Comparing Traditional Banks and finance company in NZ

Comparing Traditional Banks and finance company in NZ

When considering financial services in New Zealand, you may wonder what the difference is between traditional banks and finance company. Both institutions offer a range of products and services, such as loans, savings accounts, and credit cards.

However, there are some key differences to be aware of before deciding. We discuss them below.

What are traditional banks?

Traditional banks are financial institutions that offer a wide range of products and services, including retail and commercial banking, investment banking, and asset management. The Reserve Bank of New Zealand regulates these banks, and they must meet certain financial requirements.

What are finance companies?

Finance companies are non-bank institutions that offer a range of financial products and services, such as loans, savings accounts, and credit cards. They are not regulated by the Reserve Bank of New Zealand to the same extent as traditional banks.

Key differences between traditional banks and finance companies

Products and services

Traditional banks offer a wider range of products and services than finance companies, including retail banking products such as checking and savings accounts, credit cards, and mortgages. They also offer commercial banking products such as business loans and overdrafts.

Regulation

Traditional banks are more heavily regulated than finance companies. This regulation means they must meet certain financial requirements and are subject to stricter oversight.

Eligibility criteria

Finance companies often have less stringent eligibility criteria than traditional banks. As a result, they may be more willing to lend to people with poor credit histories or limited collateral.

Interest rates

Finance companies typically charge higher interest rates than traditional banks. This increased interest is because they are not regulated to the same extent and take on more risk when lending money.

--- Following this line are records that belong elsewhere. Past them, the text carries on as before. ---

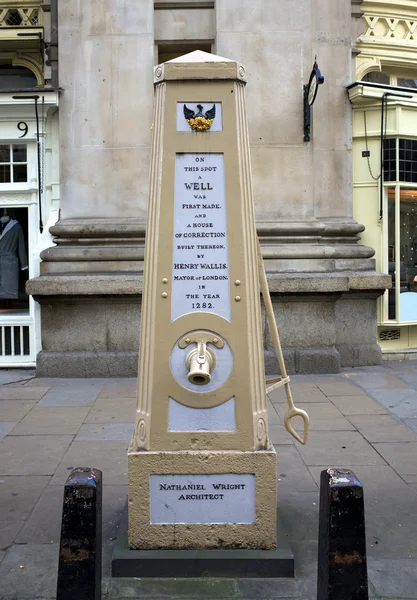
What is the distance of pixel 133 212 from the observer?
9945 millimetres

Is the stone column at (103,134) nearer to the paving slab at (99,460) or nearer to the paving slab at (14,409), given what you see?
the paving slab at (14,409)

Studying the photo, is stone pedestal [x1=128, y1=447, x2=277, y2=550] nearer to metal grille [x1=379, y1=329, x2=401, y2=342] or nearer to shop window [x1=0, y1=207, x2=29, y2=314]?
shop window [x1=0, y1=207, x2=29, y2=314]

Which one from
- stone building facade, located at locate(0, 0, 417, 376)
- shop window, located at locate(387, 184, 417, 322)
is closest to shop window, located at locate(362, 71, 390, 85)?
stone building facade, located at locate(0, 0, 417, 376)

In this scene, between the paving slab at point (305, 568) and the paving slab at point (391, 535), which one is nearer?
the paving slab at point (305, 568)

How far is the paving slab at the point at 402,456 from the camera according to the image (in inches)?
220

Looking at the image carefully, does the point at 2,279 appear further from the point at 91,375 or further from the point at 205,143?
the point at 205,143

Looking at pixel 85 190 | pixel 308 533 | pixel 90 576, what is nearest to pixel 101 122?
pixel 85 190

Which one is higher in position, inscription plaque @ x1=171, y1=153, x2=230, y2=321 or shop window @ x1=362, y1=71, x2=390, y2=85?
shop window @ x1=362, y1=71, x2=390, y2=85

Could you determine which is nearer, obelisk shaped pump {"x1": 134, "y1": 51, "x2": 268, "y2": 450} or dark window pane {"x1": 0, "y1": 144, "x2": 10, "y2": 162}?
obelisk shaped pump {"x1": 134, "y1": 51, "x2": 268, "y2": 450}

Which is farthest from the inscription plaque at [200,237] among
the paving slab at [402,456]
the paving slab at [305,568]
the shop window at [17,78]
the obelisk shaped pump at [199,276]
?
the shop window at [17,78]

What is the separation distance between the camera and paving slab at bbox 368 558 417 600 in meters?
3.72

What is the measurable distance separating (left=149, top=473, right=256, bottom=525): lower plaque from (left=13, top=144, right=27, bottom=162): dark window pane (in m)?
7.66

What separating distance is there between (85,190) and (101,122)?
1.03 meters

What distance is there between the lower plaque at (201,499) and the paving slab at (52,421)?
301 cm
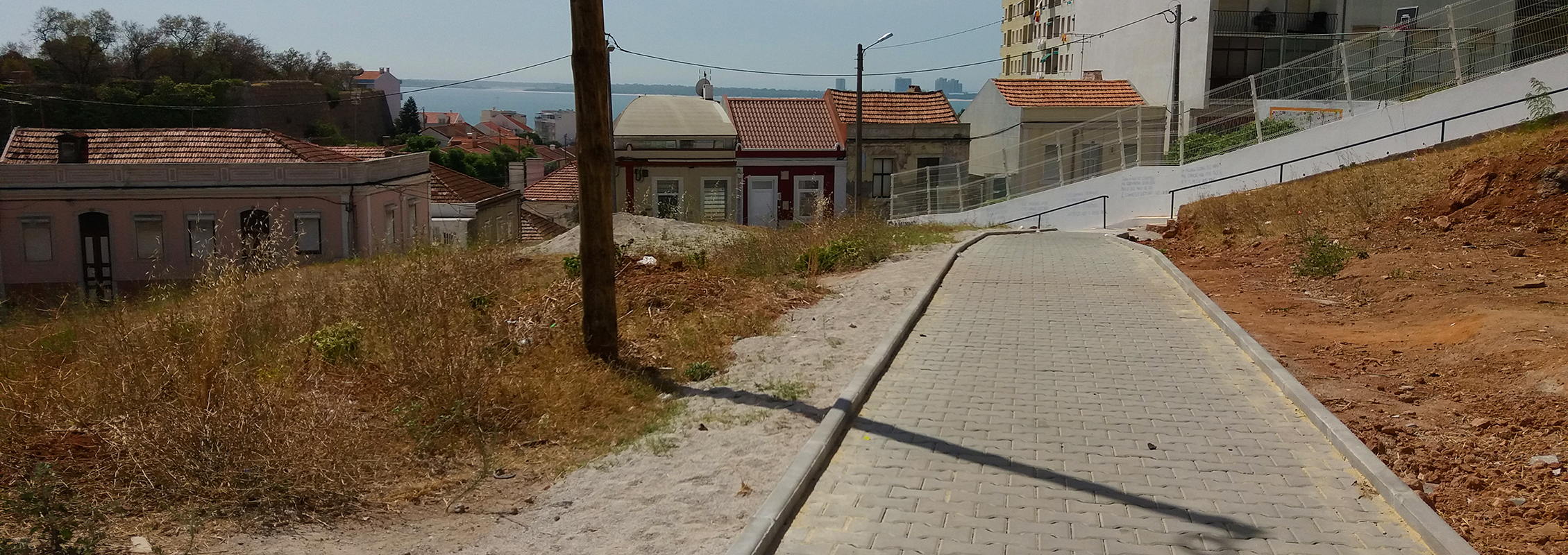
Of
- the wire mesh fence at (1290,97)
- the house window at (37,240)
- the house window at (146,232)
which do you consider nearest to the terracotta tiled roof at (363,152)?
the house window at (146,232)

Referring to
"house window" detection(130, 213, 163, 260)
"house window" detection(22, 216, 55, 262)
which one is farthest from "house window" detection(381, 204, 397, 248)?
"house window" detection(22, 216, 55, 262)

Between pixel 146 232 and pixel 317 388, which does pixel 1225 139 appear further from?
pixel 146 232

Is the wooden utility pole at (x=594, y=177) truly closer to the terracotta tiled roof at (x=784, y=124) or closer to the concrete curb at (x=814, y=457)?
the concrete curb at (x=814, y=457)

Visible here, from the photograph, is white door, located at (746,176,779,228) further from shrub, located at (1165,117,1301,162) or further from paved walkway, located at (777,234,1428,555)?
paved walkway, located at (777,234,1428,555)

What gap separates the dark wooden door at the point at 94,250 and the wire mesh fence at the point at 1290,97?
24707 millimetres

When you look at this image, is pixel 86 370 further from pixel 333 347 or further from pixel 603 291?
pixel 603 291

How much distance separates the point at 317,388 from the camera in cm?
711

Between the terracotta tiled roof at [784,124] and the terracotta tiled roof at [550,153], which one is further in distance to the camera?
the terracotta tiled roof at [550,153]

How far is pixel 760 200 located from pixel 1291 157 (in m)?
21.4

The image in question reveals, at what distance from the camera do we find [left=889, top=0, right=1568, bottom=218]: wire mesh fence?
21.8 metres

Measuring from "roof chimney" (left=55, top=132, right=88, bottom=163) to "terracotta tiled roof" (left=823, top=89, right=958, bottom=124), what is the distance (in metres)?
26.1

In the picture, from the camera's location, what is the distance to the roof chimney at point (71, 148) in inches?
1363

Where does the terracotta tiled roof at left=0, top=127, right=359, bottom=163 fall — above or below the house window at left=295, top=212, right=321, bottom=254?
above

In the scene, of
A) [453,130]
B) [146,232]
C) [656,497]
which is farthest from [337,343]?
[453,130]
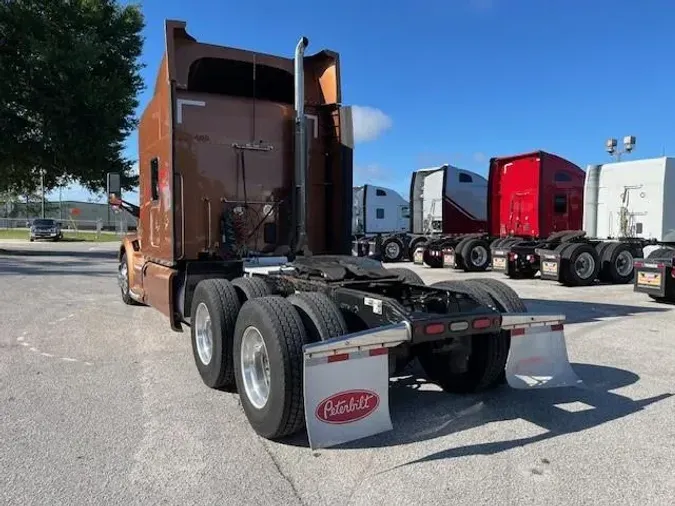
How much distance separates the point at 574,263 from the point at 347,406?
38.2 ft

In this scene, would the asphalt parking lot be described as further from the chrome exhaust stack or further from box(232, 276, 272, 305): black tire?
the chrome exhaust stack

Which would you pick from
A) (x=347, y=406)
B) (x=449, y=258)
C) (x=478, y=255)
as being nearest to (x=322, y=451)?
(x=347, y=406)

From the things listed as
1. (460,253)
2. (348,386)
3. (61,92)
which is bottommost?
(348,386)

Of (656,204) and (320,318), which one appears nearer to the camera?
(320,318)

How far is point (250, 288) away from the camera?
528 centimetres

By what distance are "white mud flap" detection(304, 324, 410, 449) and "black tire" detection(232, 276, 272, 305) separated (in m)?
1.70

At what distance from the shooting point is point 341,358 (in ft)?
12.0

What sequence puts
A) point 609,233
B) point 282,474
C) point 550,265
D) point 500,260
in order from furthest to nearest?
point 500,260 < point 609,233 < point 550,265 < point 282,474

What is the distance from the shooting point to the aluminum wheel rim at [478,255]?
18.3m

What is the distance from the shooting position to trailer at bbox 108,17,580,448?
3818 mm

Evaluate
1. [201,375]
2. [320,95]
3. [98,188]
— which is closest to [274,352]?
[201,375]

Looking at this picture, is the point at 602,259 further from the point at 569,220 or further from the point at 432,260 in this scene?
the point at 432,260

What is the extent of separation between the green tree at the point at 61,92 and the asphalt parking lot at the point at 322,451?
17.9 m

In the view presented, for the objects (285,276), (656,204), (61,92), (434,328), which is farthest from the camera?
(61,92)
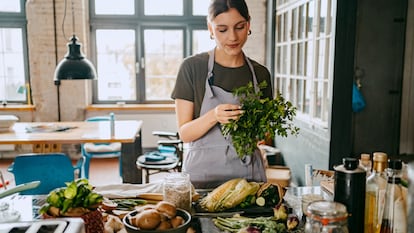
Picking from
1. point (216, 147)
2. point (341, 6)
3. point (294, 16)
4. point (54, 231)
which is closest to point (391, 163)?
point (216, 147)

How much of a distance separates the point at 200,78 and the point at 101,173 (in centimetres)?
383

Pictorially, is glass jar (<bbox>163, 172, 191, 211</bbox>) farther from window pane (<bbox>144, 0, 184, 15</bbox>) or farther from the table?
window pane (<bbox>144, 0, 184, 15</bbox>)

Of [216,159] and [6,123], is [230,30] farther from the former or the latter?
[6,123]

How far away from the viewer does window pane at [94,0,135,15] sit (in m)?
5.96

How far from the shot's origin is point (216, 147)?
5.55ft

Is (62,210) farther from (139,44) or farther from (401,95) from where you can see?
(139,44)

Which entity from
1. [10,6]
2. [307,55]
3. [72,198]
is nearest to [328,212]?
[72,198]

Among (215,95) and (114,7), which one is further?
(114,7)

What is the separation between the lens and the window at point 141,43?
235 inches

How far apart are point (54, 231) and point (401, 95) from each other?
405 cm

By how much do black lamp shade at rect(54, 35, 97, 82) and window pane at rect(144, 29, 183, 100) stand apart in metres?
2.12

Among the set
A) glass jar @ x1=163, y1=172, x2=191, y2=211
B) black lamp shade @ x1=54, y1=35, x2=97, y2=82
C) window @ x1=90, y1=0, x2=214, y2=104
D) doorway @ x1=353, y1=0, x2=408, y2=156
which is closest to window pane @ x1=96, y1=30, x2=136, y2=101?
Result: window @ x1=90, y1=0, x2=214, y2=104

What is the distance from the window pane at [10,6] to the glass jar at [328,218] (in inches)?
237

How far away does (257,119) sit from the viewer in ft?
4.76
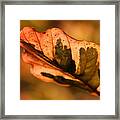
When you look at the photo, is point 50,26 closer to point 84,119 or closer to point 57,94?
point 57,94

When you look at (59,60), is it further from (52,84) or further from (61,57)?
(52,84)

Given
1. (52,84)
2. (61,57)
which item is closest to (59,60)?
(61,57)

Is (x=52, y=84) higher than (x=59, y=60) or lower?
lower

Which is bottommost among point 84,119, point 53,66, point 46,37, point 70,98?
point 84,119

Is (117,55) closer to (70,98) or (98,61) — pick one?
(98,61)

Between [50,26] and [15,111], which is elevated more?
[50,26]

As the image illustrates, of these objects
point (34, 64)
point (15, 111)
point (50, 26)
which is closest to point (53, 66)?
point (34, 64)
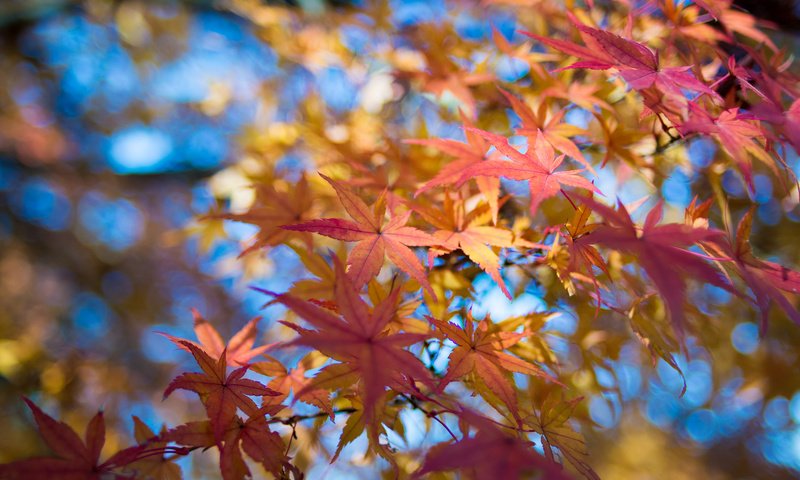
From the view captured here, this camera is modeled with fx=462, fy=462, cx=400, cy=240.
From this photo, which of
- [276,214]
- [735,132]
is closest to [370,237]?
[276,214]

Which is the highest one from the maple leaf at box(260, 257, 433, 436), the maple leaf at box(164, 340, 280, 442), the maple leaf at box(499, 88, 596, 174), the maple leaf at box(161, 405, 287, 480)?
the maple leaf at box(499, 88, 596, 174)

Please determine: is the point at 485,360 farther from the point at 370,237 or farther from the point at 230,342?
the point at 230,342

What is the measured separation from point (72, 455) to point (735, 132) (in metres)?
0.87

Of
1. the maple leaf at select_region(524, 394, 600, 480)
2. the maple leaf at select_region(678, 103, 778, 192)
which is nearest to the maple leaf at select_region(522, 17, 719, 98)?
the maple leaf at select_region(678, 103, 778, 192)

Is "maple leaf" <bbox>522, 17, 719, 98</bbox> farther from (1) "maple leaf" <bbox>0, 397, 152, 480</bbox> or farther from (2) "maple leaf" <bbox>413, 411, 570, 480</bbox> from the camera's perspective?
(1) "maple leaf" <bbox>0, 397, 152, 480</bbox>

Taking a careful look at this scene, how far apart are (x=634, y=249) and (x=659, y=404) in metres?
2.32

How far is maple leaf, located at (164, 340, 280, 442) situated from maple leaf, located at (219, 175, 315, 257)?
185mm

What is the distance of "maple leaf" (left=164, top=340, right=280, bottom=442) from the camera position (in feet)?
1.75

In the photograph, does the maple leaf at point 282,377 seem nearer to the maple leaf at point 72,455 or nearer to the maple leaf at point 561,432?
the maple leaf at point 72,455

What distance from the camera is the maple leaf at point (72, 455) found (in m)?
0.48

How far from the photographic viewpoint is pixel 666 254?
1.38ft

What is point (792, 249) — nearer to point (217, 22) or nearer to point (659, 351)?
point (659, 351)

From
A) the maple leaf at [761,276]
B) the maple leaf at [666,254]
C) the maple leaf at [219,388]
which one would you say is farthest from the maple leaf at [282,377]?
the maple leaf at [761,276]

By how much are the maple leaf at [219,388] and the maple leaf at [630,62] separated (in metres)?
0.55
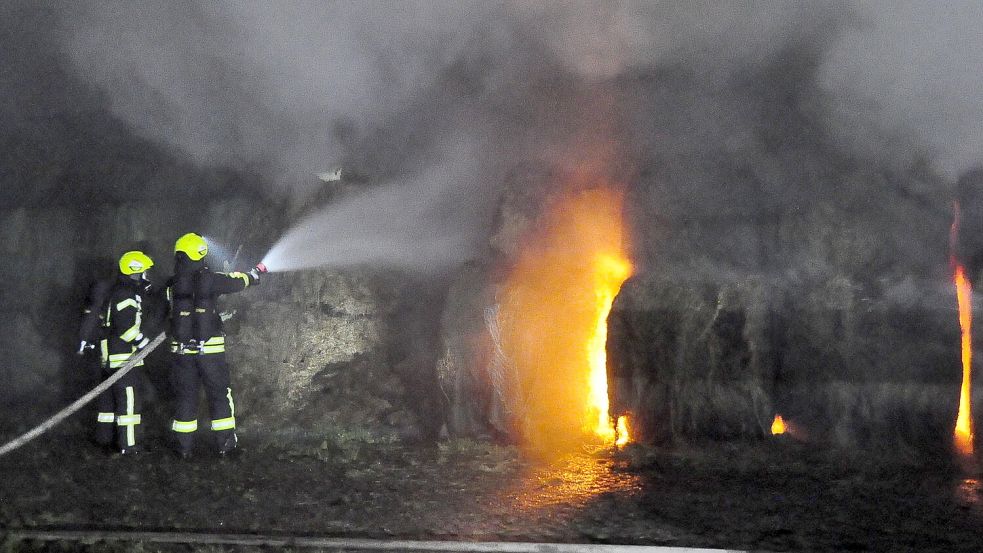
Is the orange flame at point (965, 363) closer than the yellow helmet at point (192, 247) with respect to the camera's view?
Yes

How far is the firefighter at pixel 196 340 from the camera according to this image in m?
6.21

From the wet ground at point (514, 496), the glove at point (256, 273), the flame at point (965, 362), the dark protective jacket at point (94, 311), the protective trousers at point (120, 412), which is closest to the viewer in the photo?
the wet ground at point (514, 496)

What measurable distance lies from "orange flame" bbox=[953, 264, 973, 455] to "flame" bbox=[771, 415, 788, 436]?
4.26 feet

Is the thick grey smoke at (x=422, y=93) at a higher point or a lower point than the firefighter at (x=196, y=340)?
higher

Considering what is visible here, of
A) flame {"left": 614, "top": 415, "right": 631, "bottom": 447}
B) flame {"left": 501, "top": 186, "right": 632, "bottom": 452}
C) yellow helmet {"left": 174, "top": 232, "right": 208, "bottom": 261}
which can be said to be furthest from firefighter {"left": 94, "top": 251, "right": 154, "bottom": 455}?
flame {"left": 614, "top": 415, "right": 631, "bottom": 447}

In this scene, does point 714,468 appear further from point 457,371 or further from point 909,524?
point 457,371

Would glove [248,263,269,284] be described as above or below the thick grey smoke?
below

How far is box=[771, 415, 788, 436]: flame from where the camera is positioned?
619 cm

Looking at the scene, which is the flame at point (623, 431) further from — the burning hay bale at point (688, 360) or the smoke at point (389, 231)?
the smoke at point (389, 231)

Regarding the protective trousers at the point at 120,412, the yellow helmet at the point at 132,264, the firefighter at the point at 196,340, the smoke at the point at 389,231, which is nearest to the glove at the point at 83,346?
the protective trousers at the point at 120,412

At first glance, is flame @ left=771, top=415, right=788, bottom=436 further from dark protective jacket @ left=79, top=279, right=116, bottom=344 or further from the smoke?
dark protective jacket @ left=79, top=279, right=116, bottom=344

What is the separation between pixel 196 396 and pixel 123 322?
3.31ft

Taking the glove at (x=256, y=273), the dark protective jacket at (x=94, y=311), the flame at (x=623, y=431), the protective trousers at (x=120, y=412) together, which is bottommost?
the flame at (x=623, y=431)

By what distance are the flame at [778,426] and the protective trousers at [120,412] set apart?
18.9ft
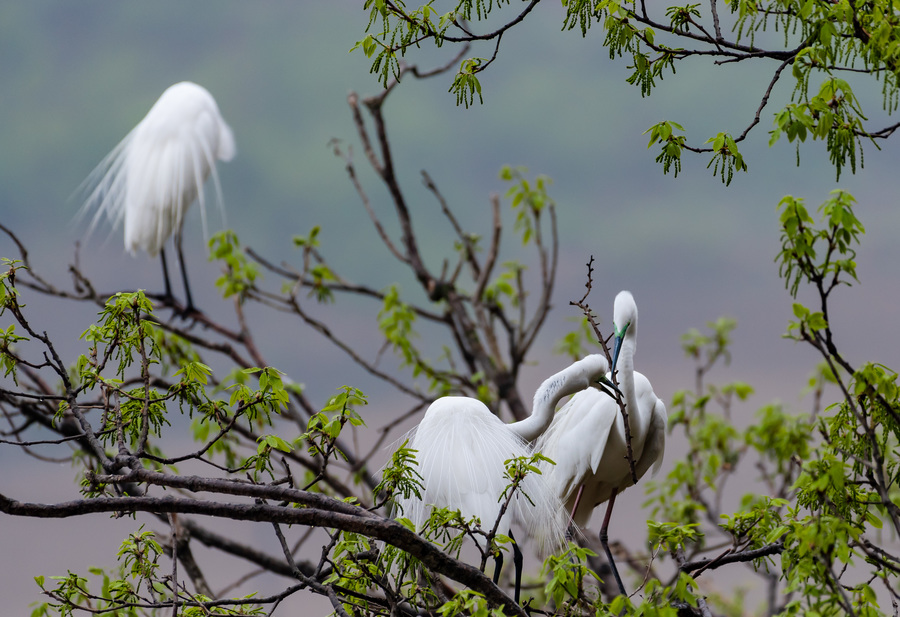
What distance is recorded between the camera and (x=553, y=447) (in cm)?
354

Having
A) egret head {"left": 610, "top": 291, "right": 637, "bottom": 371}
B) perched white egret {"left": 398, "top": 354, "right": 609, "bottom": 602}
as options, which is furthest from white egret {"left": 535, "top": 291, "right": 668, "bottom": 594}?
perched white egret {"left": 398, "top": 354, "right": 609, "bottom": 602}

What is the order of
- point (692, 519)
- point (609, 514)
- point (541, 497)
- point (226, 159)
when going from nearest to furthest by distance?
point (541, 497) < point (609, 514) < point (692, 519) < point (226, 159)

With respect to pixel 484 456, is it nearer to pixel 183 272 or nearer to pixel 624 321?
pixel 624 321

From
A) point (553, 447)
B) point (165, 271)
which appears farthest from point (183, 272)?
point (553, 447)

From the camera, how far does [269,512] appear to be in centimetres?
168

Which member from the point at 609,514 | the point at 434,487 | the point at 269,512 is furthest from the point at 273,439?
the point at 609,514

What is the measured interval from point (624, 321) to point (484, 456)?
31.7 inches

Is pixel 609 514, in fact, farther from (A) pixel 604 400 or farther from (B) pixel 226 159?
(B) pixel 226 159

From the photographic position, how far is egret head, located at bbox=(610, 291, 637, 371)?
3.19 meters

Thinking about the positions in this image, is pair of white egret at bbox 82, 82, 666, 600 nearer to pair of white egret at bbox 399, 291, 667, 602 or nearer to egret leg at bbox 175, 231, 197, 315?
pair of white egret at bbox 399, 291, 667, 602

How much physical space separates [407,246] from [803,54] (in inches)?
154

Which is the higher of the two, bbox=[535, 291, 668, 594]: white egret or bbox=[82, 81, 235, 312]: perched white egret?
bbox=[82, 81, 235, 312]: perched white egret

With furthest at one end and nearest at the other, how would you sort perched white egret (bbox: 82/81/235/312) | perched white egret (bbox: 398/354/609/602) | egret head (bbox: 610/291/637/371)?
perched white egret (bbox: 82/81/235/312) → egret head (bbox: 610/291/637/371) → perched white egret (bbox: 398/354/609/602)

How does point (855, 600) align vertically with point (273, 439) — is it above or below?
below
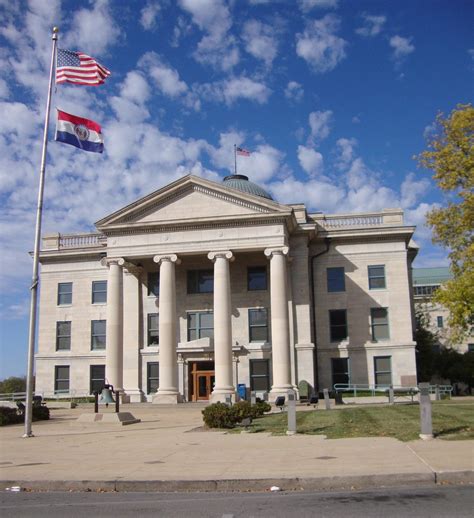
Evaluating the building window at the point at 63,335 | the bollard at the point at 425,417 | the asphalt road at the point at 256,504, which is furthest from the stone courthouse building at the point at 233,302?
the asphalt road at the point at 256,504

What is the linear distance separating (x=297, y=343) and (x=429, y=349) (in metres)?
18.2

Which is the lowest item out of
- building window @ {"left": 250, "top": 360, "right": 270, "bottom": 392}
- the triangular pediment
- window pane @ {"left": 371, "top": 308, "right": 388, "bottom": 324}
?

Advantages and disadvantages of traditional banks and finance companies

Traditional banks

Advantages

  • Wide range of products and services
  • Heavily regulated
  • More stable and secure

Disadvantages

  • More difficult to get a loan if you have a poor credit history or limited collateral
  • May charge higher fees

Finance companies

Advantages

  • Less stringent eligibility criteria
  • May be more willing to lend to people with poor credit histories or limited collateral
  • May offer lower fees

Disadvantages

  • Typically charge higher interest rates
  • Not as heavily regulated
  • Can be less stable and secure

Which type of institution is right for you?

The best institution for you will depend on your individual needs and circumstances.

If you are looking for a wide range of products and services and are comfortable with the stricter eligibility criteria, then a traditional bank may be the right choice.

A finance company may be a better option if you have difficulty getting a loan from a traditional bank due to a poor credit history or limited collateral.

In addition to the key differences listed above, there are a few other things to consider when choosing between a traditional bank and a finance company.

Reputation

Ensuring you select a trustworthy institution is crucial. To accomplish this, consider conducting thorough research. You may explore online reviews or seek recommendations from acquaintances in your network.

Customer service

Customer service is another important factor when choosing between a traditional bank and a finance company.

Traditional banks typically have more resources to invest in customer service. This means they can help you quickly and easily if you have a problem. However, finance companies are often smaller and more nimble than traditional banks, meaning they can provide personalised customer service.

Fees

Traditional banks and finance companies both charge fees for their services. However, the fees can vary widely. It is important to compare the fees charged by different institutions before making a decision.

Convenience

Consider how important convenience is to you. Traditional banks typically have more branches and ATMs than finance companies. Accessing your money and services may be easier if you choose a traditional bank.

Your personal preferences

Ultimately, the best way to decide which type of institution is right for you is to consider your personal preferences.

Once you have considered all of these factors, you will be better able to decide which type of institution is right for you.

Tips for choosing a finance company

If you are considering using a finance company, here are a few tips:

Do your research

Compare the products and services offered by different finance companies. Read online reviews and ask people you know for recommendations.

Check the reputation of the company

Make sure the finance company is reputable and has a good track record. You can check the Financial Markets Authority website for more information.

Compare the fees and interest rates

Finance companies can charge different fees and interest rates. Be sure to compare the different options before choosing a loan.

Read the terms and conditions carefully

Before signing any documents, it’s essential to understand the loan’s terms and conditions clearly.

Choosing between a traditional bank and a finance company in New Zealand is not a one-size-fits-all decision. It depends on your unique financial goals, risk tolerance, and preferences. 

Remember, the right choice is the one that empowers you to achieve your financial aspirations with confidence.